The injuries caused by carbon monoxide (CO) traditionally have been viewed as due to a hypoxic stress mediated by an elevated carboxyhemoglobin (COHb) level. While hypoxic stress is clearly an element of poisoning, some injuries appear to be mediated by systemic oxidative stress. Perivascular and neuronal injuries arise by mechanisms other than hypoxia. Neuropathology is due to a complex cascade of biochemical events involving several pathophysiologic processes, some independent of pure hypoxic stress. Furthermore, the COHb level does not correlate with the development of neurological or cognitive sequelae.
The two organ systems most susceptible to injury from CO are the cardiovascular and central nervous systems. Human and animal data indicate that major cardiac injury at the time of poisoning is due primarily to CO-induced hypoxic stress. In addition, the risk for cardiovascular-related death in patients with initial CO-induced cardiac injury appears to be increased over the 10 years following injury. Many neurological problems can follow CO poisoning and include motor weakness, peripheral neuropathies, hearing loss, and Parkinsonian-like syndrome. Cognitive sequelae following CO poisoning are common. Also, the incidence of anxiety and depression is high following acute CO poisoning and may not be influenced by hyperbaric oxygen therapy (HBOT).

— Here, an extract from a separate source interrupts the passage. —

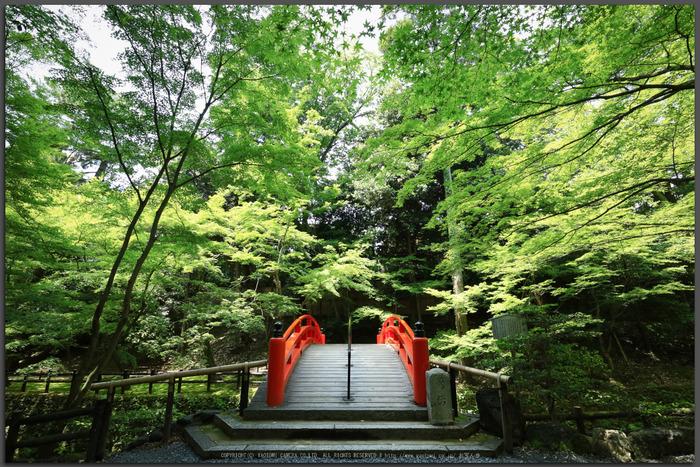 北野天満宮,御土居の青もみじ(IMG_0489,11-mm,F8)2015yaotomi_T.jpg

Administration of supplemental oxygen is the cornerstone of treatment of CO poisoning, although there are no clinical trials demonstrating improved outcomes using oxygen therapy administered at atmospheric pressure. Nevertheless, supplemental oxygen inhalation will hasten dissociation of CO from hemoglobin and provide enhanced tissue oxygenation. HBOT hastens COHb dissociation compared to breathing pure oxygen at sea-level pressure. Additionally, HBOT, but not ambient pressure oxygen treatment, has several actions, which have been demonstrated in animal models to be beneficial in ameliorating central nervous system (CNS) injuries. These include an improvement in mitochondrial oxidative processes, inhibition of lipid peroxidation, and impairment of leukocyte adhesion to injured microvasculature. Animals poisoned with CO and treated with HBOT have been found to have more rapid improvement in cardiovascular status, lower mortality, and lower incidence of neurological sequelae.

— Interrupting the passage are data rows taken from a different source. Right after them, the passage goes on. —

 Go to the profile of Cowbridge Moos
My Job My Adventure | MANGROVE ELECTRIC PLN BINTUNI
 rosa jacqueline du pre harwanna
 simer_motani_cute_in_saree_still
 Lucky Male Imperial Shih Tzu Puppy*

Since 1960, the clinical use of HBOT for CO poisoning has occurred with increasing frequency. Over 1,500 CO-intoxicated patients were treated in North American hyperbaric chambers from 1992–2002. However, this number represents only a small fraction of those poisoned with CO. Extrapolation of data from a 1994 survey across three western states and from Utah for 1996 and 1997, gives an estimate that over 40,000 CO-poisoned patients are evaluated in emergency departments annually in the United States. Among patients treated with HBOT, both mortality and neurocognitive morbidity are improved beyond that expected with ambient pressure supplemental oxygen therapy. The optimal benefit from HBOT occurs in those treated with the least delay after exposure. In selected patients, repeated treatments may yield a better outcome than a single treatment.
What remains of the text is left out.